C’est pourquoi, les comportements provocateurs et les slogans guerriers d’un autre âge, les tentatives d’entraver une partie des Burkinabè de faire leur célébration en toute liberté, les revendications sociales ou politiques intempestives et anarchiques en dehors des dispositions réglementaires…sont autant d’attitudes contraires à l’idéal démocratique qui mérite de nos jours d’être poursuivi et approfondi.
Vingt ans après la fin du Conseil national de la révolution (CNR), peut-on encore imaginer aujourd’hui un régime d’exception qui viendrait s’installer sur les cendres du processus démocratique en cours, sans que notre pays et sa population n’en portent profondément les stigmates douloureux ? Un tel anachronisme, à n’en pas douter, serait préjudiciable à tous et coûterait cher à la Nation entière.

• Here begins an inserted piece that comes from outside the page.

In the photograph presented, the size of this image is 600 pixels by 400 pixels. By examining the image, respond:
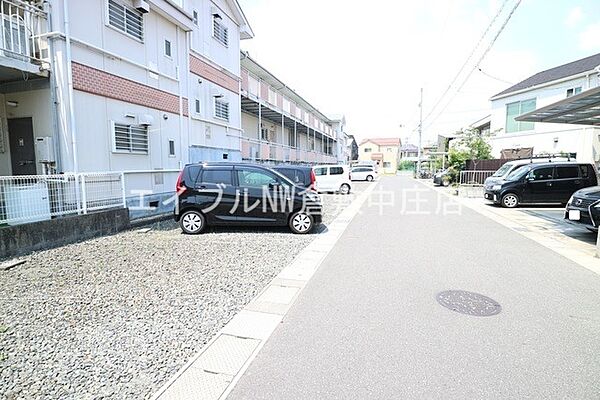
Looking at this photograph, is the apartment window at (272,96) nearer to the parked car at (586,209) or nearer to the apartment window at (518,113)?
the parked car at (586,209)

Dans la diversité de nos opinions et options contraires mais enrichissantes, oeuvrons plutôt à consolider les bases de la démocratie, le système politique le plus répandu dans le monde de nos jours, un bien commun à l’humanité de notre époque.

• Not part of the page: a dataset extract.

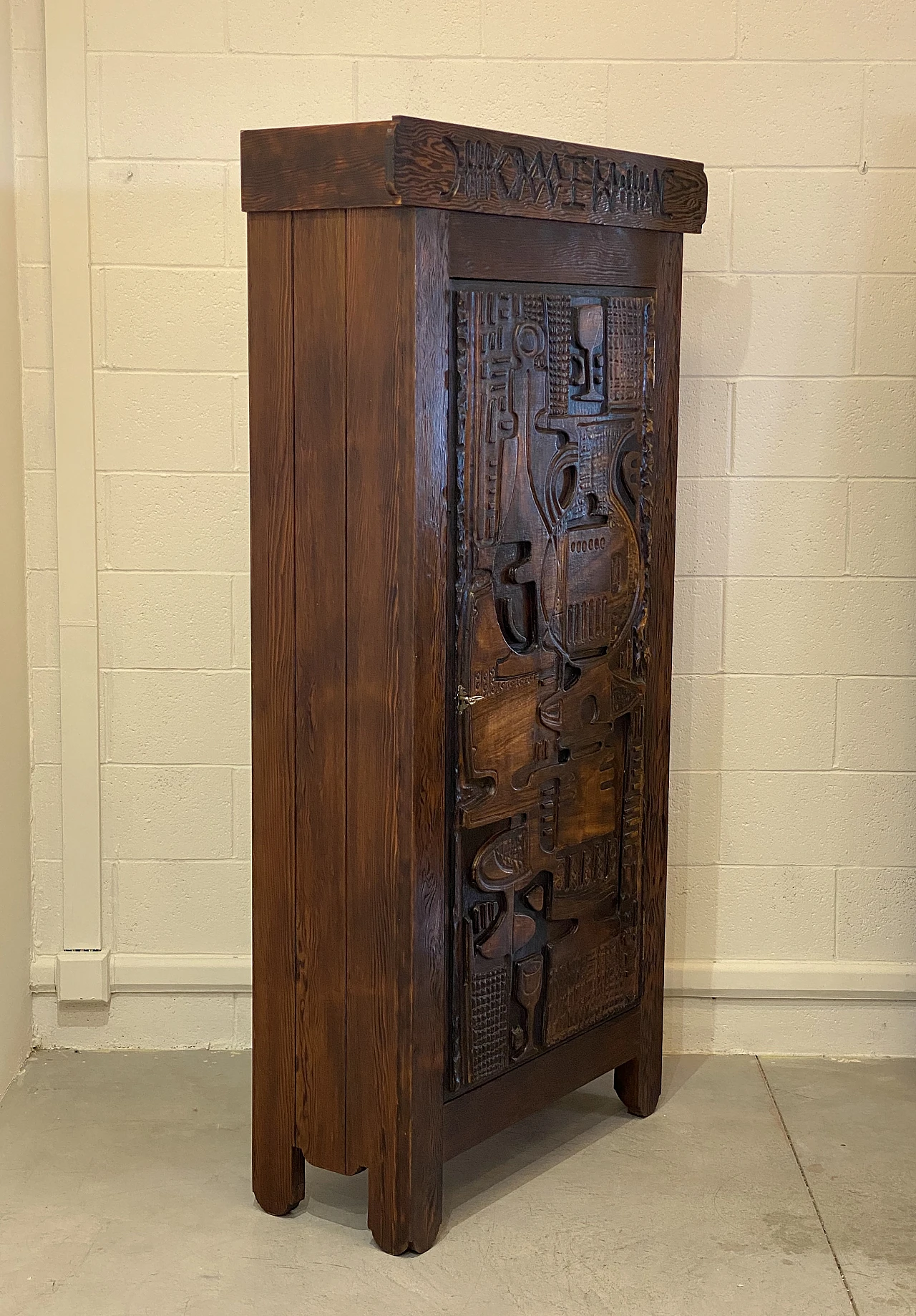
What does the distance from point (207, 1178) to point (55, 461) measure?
4.86ft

En vingt ans de pouvoir de Blaise Compaoré, le père de la renaissance démocratique du Burkina Faso, le pays a changé sur bien des aspects. Les libertés individuelles et collectives sont de nos jours garanties, même si des dérives ont pu être constatées à certains moments du parcours vers la construction de l’Etat de droit. La constitution, adoptée le 2 juin 1991, est véritablement le socle sur lequel reposent les libertés et le processus démocratique, avec le pluralisme politique et la stabilité socio-politique. Dans leur ensemble, les institutions républicaines, jadis marquées par une instabilité caractérisée, sont en place et fonctionnent normalement aujourd’hui. Mais comme en toute chose, l’excès est nuisible. Les Grecs ont inventé dans l’antiquité la première ébauche de démocratie dans le monde, mais s’en méfiaient prodigieusement, dit-on. En effet, la démocratie était pour eux le plus souhaitable des régimes mais aussi le plus enclin à dégénérer dans la démagogie, l’anarchie et l’emportement aveugle des foules. C’est en effet le danger qui guette tout processus démocratique qui ne sait pas se discipliner et baliser les voies de son évolution, et où les parties prenantes ne jouent pas franc jeu.

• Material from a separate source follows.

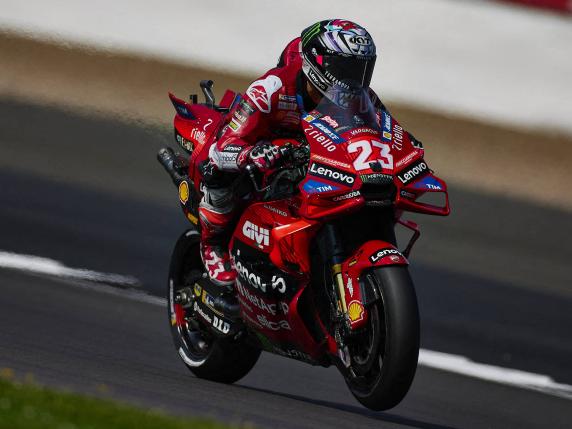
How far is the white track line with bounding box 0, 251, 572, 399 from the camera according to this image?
9.33m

Le 15 octobre 1987, un dénouement tragique s’est produit au sommet de l’Etat en crise. Le 15 octobre 2007 devrait donner lieu à une catharsis sociale, susceptible d’apaiser toutes les rancœurs et toutes les frustrations accumulées vingt ans durant. Cette date du 15 octobre, tout comme celle du 5 août 1960, du 3 janvier 1966, du 4 août 1983…, devrait désormais appartenir à l’histoire du peuple burkinabè, et non à une personne ou à un groupe de personnes en particulier. Tous les acteurs de la scène politique et sociale en tout cas sont interpellés afin de faire de cette date, la célébration du triomphe de la démocratie, de la quête du progrès économique et social et de la bonne gouvernance. De l’attitude des uns et des autres dépendra l’évolution du processus démocratique burkinabè : une démocratie apaisée à visage humain, réconciliant tous les Burkinabè ou une démocratie sous haute tension confinant à l’anarchie, source de violence.
Il appartient aux uns et aux autres de faire le bon choix, car comme le dit Rivarol “ la politique, c’est comme le Sphinx de la fable ; elle dévore tous ceux qui ne s’expliquent pas ses énigmes ”.